▶ [Compito assegnato 1]: Riporti le righe di seguito da quella contenente "Which is the" fino al termine delle righe, sostituendo "wooden barn" con "old barn" e lasciando invariato tutto il resto. Fornisca soltanto queste righe, omettendo le immagini.

▶ [Testo selezionato]:
————

La Nuova Europa, n. 4, ottobre 1970

Tempo fa avevamo già inserito, in questa stessa sezione, uno scritto di Mario Paone «Amadeo Bordiga, l'Ajace del comunismo italiano»; ad esso rimandiamo per le notizie sull'autore. Completiamo ora quanto Paone dedicò a Bordiga con questo secondo articolo  pubblicato sempre su «La Nuova Europa» nel n. 4 dell'ottobre 1970.

Lo spunto all'articolo è dato dalla pubblicazione del n. 2 di «i testi del partito comunista internazionale» che portava il titolo «In difesa della continuità del programma comunista» e raggruppava tesi di Partito che andavano dalle "Tesi della frazione comunista astensionista" del 1920 a quelle "sul compito storico, l'azione e la struttura del partito comunista mondiale" del 1965.

 

 

Il libro bianco del bordighismo

 

Ora che l'uomo è morto, può essere adoperato anche da parte nostra, ma nel suo giusto senso, quel termine «bordighismo», che in altri tempi veniva usato a significare un fenomeno patologico del movimento operaio, non molto dissimile dall'altro, che nella letteratura comunista di quegli anni andò sotto il nome di «trotskismo», e del quale anzi veniva considerato una semplice variante italiana, (come spiegava la «Piccola Enciclopedia del Socialismo e del Comunismo» del compianto Giulio Trevisani, che tra tante buone qualità aveva - anche per quei tempi - il difetto di un conformismo di tipo addirittura catechistico.

«Libro bianco del bordighismo» può essere dunque definito, per il suo estremamente interessante contenuto polemico e dialettico, non meno che per la sua veste editoriale, questa pubblicazione che, apparsa or ora sotto il significativo titolo «In difesa della continuità del programma comunista» [1], raccoglie, con ampie note di presentazione e di collegamento, i testi bordighiani, dai lontani tempi delle tesi «astensioniste» (1919/20), fino alle più recenti prese di posizione degli anni 1965-66.

————

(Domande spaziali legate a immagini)
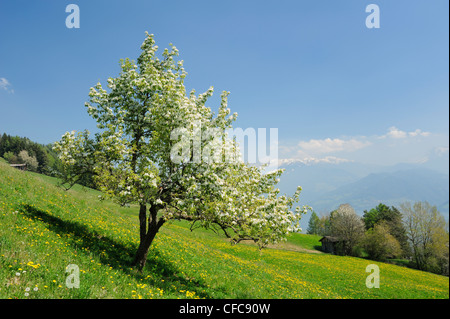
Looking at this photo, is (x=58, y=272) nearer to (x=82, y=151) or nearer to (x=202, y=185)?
(x=202, y=185)

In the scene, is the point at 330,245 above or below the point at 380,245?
below

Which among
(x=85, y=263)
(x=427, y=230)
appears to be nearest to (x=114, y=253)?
(x=85, y=263)

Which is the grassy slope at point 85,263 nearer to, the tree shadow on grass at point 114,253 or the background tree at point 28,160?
the tree shadow on grass at point 114,253

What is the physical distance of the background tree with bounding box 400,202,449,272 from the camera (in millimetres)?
63438

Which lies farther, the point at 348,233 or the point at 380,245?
the point at 348,233

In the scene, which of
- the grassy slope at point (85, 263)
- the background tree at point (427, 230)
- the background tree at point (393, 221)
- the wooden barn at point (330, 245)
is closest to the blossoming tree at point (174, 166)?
the grassy slope at point (85, 263)

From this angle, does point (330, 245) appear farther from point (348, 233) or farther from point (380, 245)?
point (380, 245)

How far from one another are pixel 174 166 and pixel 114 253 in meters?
6.72

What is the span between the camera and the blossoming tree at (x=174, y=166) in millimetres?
11297

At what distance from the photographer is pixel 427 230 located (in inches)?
2579

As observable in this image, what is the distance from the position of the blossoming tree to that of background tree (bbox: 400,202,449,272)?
72687 mm

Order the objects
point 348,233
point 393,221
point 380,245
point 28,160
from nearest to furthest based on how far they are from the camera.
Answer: point 380,245
point 348,233
point 393,221
point 28,160

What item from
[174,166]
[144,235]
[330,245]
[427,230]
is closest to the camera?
[174,166]

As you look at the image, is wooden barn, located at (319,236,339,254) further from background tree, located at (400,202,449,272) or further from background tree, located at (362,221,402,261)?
background tree, located at (400,202,449,272)
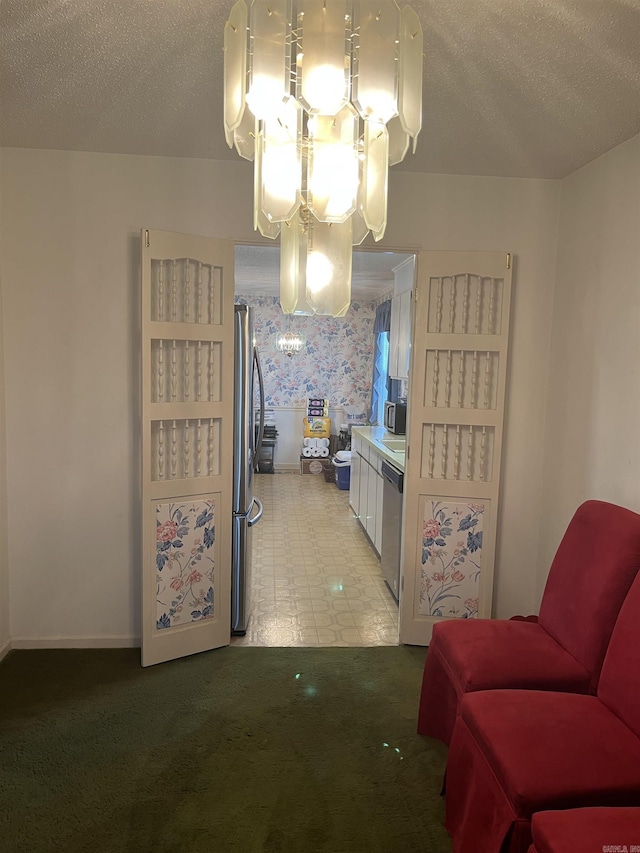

————

▶ [Compito assegnato 2]: Estragga dal testo sul bordighismo, senza alcuna modifica, tutto il passo che va da "La Nuova Europa, n." fino a "4 dell'ottobre 1970.".

▶ [Risultato finale 1]:
Which is the grassy slope at point 85,263 nearer to, the tree shadow on grass at point 114,253 or the background tree at point 28,160?
the tree shadow on grass at point 114,253

What is the physical distance of the background tree with bounding box 400,202,449,272 from the camera (in millimetres)?
63438

Which lies farther, the point at 348,233 or the point at 380,245?
the point at 348,233

In the scene, which of
- the grassy slope at point (85, 263)
- the background tree at point (427, 230)
- the background tree at point (393, 221)
- the old barn at point (330, 245)
is closest to the blossoming tree at point (174, 166)?
the grassy slope at point (85, 263)

From this angle, does point (330, 245) appear farther from point (348, 233) or farther from point (380, 245)?
point (380, 245)

How far from one another are pixel 174 166 and pixel 114 253 in meters?
6.72

What is the span between the camera and the blossoming tree at (x=174, y=166) in millimetres?
11297

At what distance from the photographer is pixel 427 230 located (in inches)?
2579

As observable in this image, what is the distance from the position of the blossoming tree to that of background tree (bbox: 400,202,449,272)?
72687 mm

Order the objects
point 348,233
point 393,221
point 380,245
point 28,160
from nearest to furthest based on how far they are from the camera.
Answer: point 380,245
point 348,233
point 393,221
point 28,160

What item from
[174,166]
[144,235]
[330,245]
[427,230]
is closest to the camera?
[174,166]

As you look at the image, is old barn, located at (319,236,339,254) further from background tree, located at (400,202,449,272) or further from background tree, located at (362,221,402,261)?
background tree, located at (400,202,449,272)

▶ [Risultato finale 2]:
La Nuova Europa, n. 4, ottobre 1970

Tempo fa avevamo già inserito, in questa stessa sezione, uno scritto di Mario Paone «Amadeo Bordiga, l'Ajace del comunismo italiano»; ad esso rimandiamo per le notizie sull'autore. Completiamo ora quanto Paone dedicò a Bordiga con questo secondo articolo  pubblicato sempre su «La Nuova Europa» nel n. 4 dell'ottobre 1970.